In 1887 the summer edition of a Valley newspaper listed 234 sailing ships that were built in Kings and Hants County between 1880 and 1886.
While it only covers a few years in the long period when sailing ships were the main mode of travel and commerce, this list gives a glimpse of the “age of sail” and an indication of the importance of seafaring and shipbuilding.
While surfing the Internet recently I came across another reference to the importance of sailing ships in Nova Scotia’s history. “In 1875,” it read, “Nova Scotia, one of the largest seafaring and shipbuilding communities on the ocean, had 2,787 vessels on its registers. With diverse communities clinging to a rugged coastline… Nova Scotians reached out to the horizons in sloops, schooners, brigs, clipper ships and iron-hulled steamers.”
This quote, which is from one of many sites dedicated to Nova Scotia history, gives us another glimpse of the province in the heyday of sailing ships. Many of those 2,787 ships sailed out of ports here in the Minas Basin. And while no accurate account exists that I’m aware, it’s probably safe to say that hundreds, perhaps even thousands, of ships once sailed out of this region, carrying cargo for destinations around the world.
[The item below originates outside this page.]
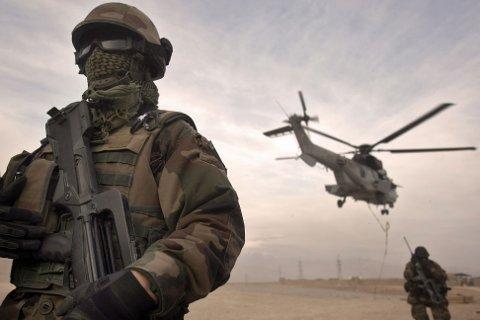Konflikten i Afghanistan har pågått siden 1979. Bildet viser en fransk fallskjermjeger ved en base i Tora i 2008.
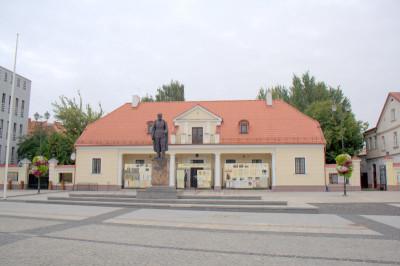 здание бывшего арсенала (цехгауза), построенное в 1795-1807гг. В нем сейчас находится государственный архив.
For many of the ships that sailed from Minas Basin ports, there are tales of tragedy, hardship and shipwrecks. In an e-mail note to me several months ago, historian Dan Conlin, curator of the Maritime Museum of the Atlantic, wrote that Nova Scotia has a “staggering number of shipwrecks, over 10,000 by conservative estimates.”
Conlin said that some reliable estimates go as high as 25,000 shipwrecks along Nova Scotia’s coast. “Our earliest shipwreck dates back to 1583,” he wrote, “and we have several hundred wrecks from the 18th century, such as the remarkable collection of large warships sunk at Louisbourg during the two sieges there.”
The 1583 shipwreck Conlin referred to is undoubtedly the Delight, destroyed during a storm at Sable Island during the exploratory voyage of Sir Humphrey Gilbert. Conlin calls this the earliest shipwreck, meaning perhaps the first of any note that was recorded. According to several accounts, there are records of over 300 ships going aground on Sable Island; how many the shoals at Sable Island actually claimed will never be known.
Recently the tiny sailing vessel found in the mud in Wolfville harbour made the news. Perhaps incorrectly, this was referred to as a shipwreck. It’s possible the ship may have been set adrift and deliberately scuttled after catching fire at the wharf. I’m assuming that a “shipwreck” is a vessel that has sunk or has broken up on the shore after coming out second best during a storm.
It’s difficult to imagine that there may have been as many as 25,000 shipwrecks in Nova Scotia alone. However, we’re looking at a period of several centuries so it’s possible that this estimate is smack on. Conlin pointed out that the largest number of shipwrecks occurred in the period 1850 to 1950 “when shipping was at its peak.” It’s worth remembering, Conlin said, that shipwrecks still happen today, “not as frequently as in the past, but dozens every year large and small in our waters.”
Many of the shipwrecks on our coast have gone unrecorded and except perhaps for oral records passed from family to family, their stories have never been told.